Methadone costs push addicts back to heroin
AM - Tuesday, 24 June , 2008 08:18:00
Reporter: Michael Edwards
TONY EASTLEY: A new report has found recovering drug users are struggling to meet the costs of methadone programs, with some relapsing into addiction.
Methadone is regarded by many experts as the best way to get people off heroin.
But research done by the Royal Melbourne Institute of Technology says the pharmacy costs associated with it are too high for many users.
It's found some are resorting to sex work and crime to pay for their treatment.
Michael Edwards has this report.
MICHAEL EDWARDS: The study focused on 120 recovering heroin addicts living on low incomes.
All were attempting to beat their habits through a methadone program.
The author of the study, Dr James Rowe - a drug expert from the Royal Melbourne Institute of Technology, says methadone is the best way to treat heroin dependency.

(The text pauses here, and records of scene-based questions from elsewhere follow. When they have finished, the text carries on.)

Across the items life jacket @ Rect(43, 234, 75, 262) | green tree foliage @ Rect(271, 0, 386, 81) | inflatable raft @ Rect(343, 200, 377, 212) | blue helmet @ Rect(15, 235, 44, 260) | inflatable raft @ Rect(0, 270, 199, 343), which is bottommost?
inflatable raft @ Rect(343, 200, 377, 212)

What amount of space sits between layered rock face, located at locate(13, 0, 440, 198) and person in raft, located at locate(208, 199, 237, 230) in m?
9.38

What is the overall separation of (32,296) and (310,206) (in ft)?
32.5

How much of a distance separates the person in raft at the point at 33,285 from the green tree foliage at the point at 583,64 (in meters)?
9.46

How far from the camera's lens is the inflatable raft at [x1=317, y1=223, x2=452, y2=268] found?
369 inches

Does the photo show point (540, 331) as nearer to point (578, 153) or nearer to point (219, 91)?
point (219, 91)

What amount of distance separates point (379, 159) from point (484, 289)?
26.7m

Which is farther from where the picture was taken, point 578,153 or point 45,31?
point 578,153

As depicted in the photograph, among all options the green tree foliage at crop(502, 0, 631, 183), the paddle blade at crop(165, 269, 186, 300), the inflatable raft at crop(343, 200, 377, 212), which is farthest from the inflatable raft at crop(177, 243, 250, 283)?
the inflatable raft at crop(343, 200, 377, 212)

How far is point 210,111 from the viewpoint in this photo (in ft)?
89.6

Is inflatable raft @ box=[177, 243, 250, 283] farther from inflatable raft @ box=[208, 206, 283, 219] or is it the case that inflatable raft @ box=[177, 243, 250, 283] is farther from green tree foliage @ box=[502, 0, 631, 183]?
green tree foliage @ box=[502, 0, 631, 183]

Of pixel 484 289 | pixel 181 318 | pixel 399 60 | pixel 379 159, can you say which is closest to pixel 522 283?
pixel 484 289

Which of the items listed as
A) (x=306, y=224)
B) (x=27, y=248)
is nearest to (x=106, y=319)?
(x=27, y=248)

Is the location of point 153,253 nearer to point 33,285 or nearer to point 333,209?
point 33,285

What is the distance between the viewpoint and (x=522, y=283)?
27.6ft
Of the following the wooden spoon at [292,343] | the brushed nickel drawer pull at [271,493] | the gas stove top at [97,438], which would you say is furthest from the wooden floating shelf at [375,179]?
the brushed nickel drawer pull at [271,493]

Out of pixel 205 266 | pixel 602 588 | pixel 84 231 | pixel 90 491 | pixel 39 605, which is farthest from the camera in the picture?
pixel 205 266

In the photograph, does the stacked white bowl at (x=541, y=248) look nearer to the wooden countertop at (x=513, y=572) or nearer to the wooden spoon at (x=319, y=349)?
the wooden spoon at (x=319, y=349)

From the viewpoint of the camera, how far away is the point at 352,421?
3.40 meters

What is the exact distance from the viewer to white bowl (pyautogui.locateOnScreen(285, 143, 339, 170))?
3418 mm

JAMES ROWE: People can find some stability they are removed from committing crime they are removed from sex work. They attain a degree of stability in their lives. They're able to re-enter employment or education, they can even start addressing some of the reasons why they were using drugs in the first place.
MICHAEL EDWARDS: But Dr Rowe's research found it's not that easy for these people to sustain a methadone program financially.
The drug itself is paid for by the Federal Government but in many parts of the country people still have to cover a dispensing fee charged by pharmacists.
This fee is usually $60 per fortnight.
Dr Rowe says this is too much for many people struggling with bare necessities of life.
JAMES ROWE: Those on income support who are living on very little income who also have to try and pay for the basic necessities of life - in terms of accommodation and food, many of whom are also looking after families, yeah really do struggle.
For some it represents 15 to 20 per cent of their fortnightly income, which is no small percentage.
MICHAEL EDWARDS: And James Rowe says there can disastrous consequences when for whatever reason; they can no longer afford to pay.
JAMES ROWE: They get kicked off the program; they still have a dependency that can't be met by legal means so they end up back on heroin with all the costs that, that entails.
You know the crime that's involved, the sex work that's involved, the overdose, the loss of a family member. It's ah… yeah the costs, the costs are quite incredible.
MICHAEL EDWARDS: Dr Rowe says the solution is for the Federal Government to pick up the cost.
JAMES ROWE: Most medications under the PBS are supplied to people who are suffering from you know, other lifestyle induced conditions such as diabetes 2 or high cholesterol, those medications are supplied, the cost is subsidised, and the dispensing fee is completely subsidised. So they don't pay any dispensing fee.
So it's just those on opiate maintenance programs that have to pay a dispensing fee. And there is no real rational reason for that to be the case; it's basically a human rights argument.
TONY EASTLEY: RMIT drug researcher Dr James Rowe ending Michael Edward's report.